Même si Barbarella atténue légèrement le caractère érotique de la bande dessinée, qui fit scandale en son temps, Jane Fonda n’est pas vraiment avare de ses charmes. Le film commence d’ailleurs par un strip-tease en pleine anti-gravité, la belle passant de l’ample combinaison de cosmonaute au costume d’Ève, le temps d’un générique enivrant qui défile sur une chanson délicieusement sixties signée Bob Crewe et Charles Fox. Vêtue d’une tenue différente pour chaque scène (dont l’une imaginée par Paco Rabane), elle évolue dans un univers fellinien, au milieu de décors superbement exubérants et de protagonistes bariolés. La direction artistique du film est l’un des points forts du film, puisant son inspiration dans les codes visuels psychédéliques de l’époque. Les couleurs grises et les architectures rectilignes habituellement de mise dans les univers futuristes cèdent ici la place à des formes arrondies, organiques et multicolores d’inspiration mi-végétale mi-animale. Au sein de ces parti pris visuels étonnants s’inscrivent de nombreux effets spéciaux rivalisant d’inventivité, supervisés par le vétéran August Lohman (Le Jour le plus long, Moby Dick, Jack le tueur de géants). Les maquettes, les peintures sur verre, les effets mécaniques et les trucages optiques s’y entremêlent avec bonheur.

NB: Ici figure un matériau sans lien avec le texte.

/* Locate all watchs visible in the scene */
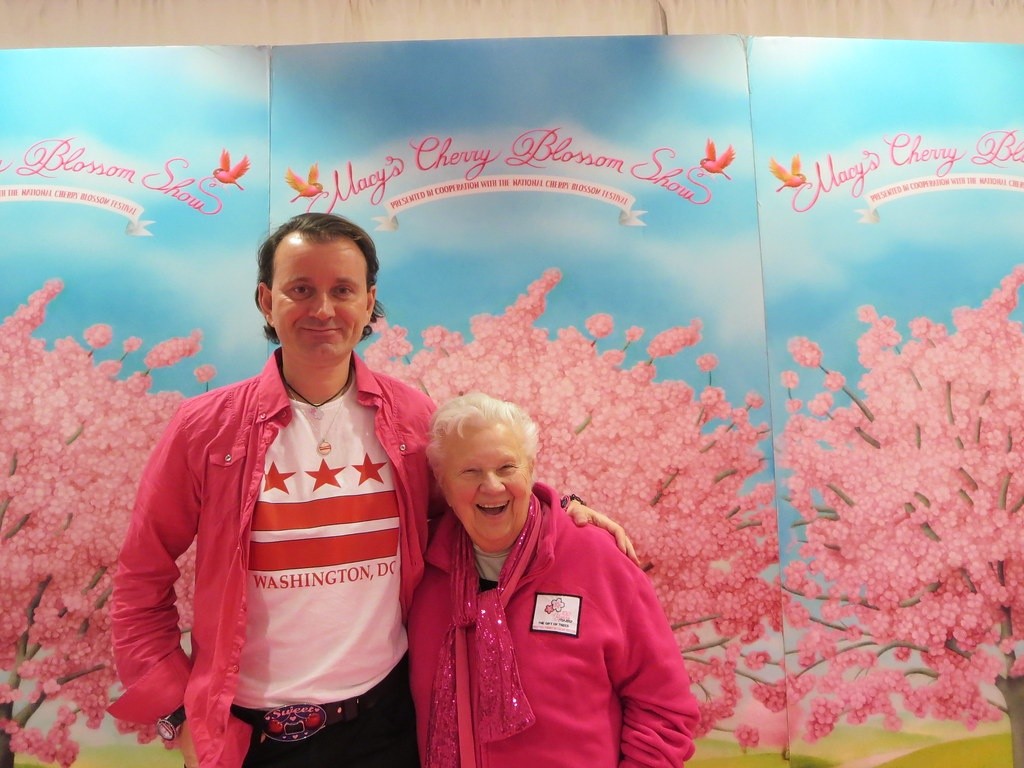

À la recherche de Duran Duran
Le scénario de Terry Southern, Roger Vadim et Claude Brulé envoie Barbarella en mission aux confins de l’univers. A la demande du président de la Terre, elle part à la recherche du savant Duran Duran dont le rayon de la mort constitue une très dangereuse menace. Au cours de son périple intergalactique, notre « astro-héroïne » croise un barbare nordique qui lui redonne goût aux ébats amoureux « à l’ancienne » (Ugo Tognazzi), un ange aveugle aux ailes immenses (John Philip Law), une belle et cruelle reine tyrannique (Anita Pallenberg) et un révolutionnaire maladroit (David Hemmings). Tombant de piège en piège, la belle doit éviter les redoutables hommes de cuir, d’horribles poupées carnivores aux dents acérées dignes de la saga Puppet Master, des perruches particulièrement voraces que n’aurait pas reniées Alfred Hitchcock et même les assauts d’une machine à orgasme qui menace de la faire mourir de plaisir. Jane Fonda semble flotter au-dessus de toute cette exubérance comme en état second. Roger Vadim l’aurait d’ailleurs incitée à jouer en état d’ivresse pour mieux entrer dans la peau du personnage, ceci expliquant cela. Pour mesurer à quel point le champ des possibles est vaste en matière de science-fiction cinématographique, il suffit de se rappeler que Barbarella et 2001 l’odyssée de l’espace sont sortis sur les écrans à quelques mois d’écart.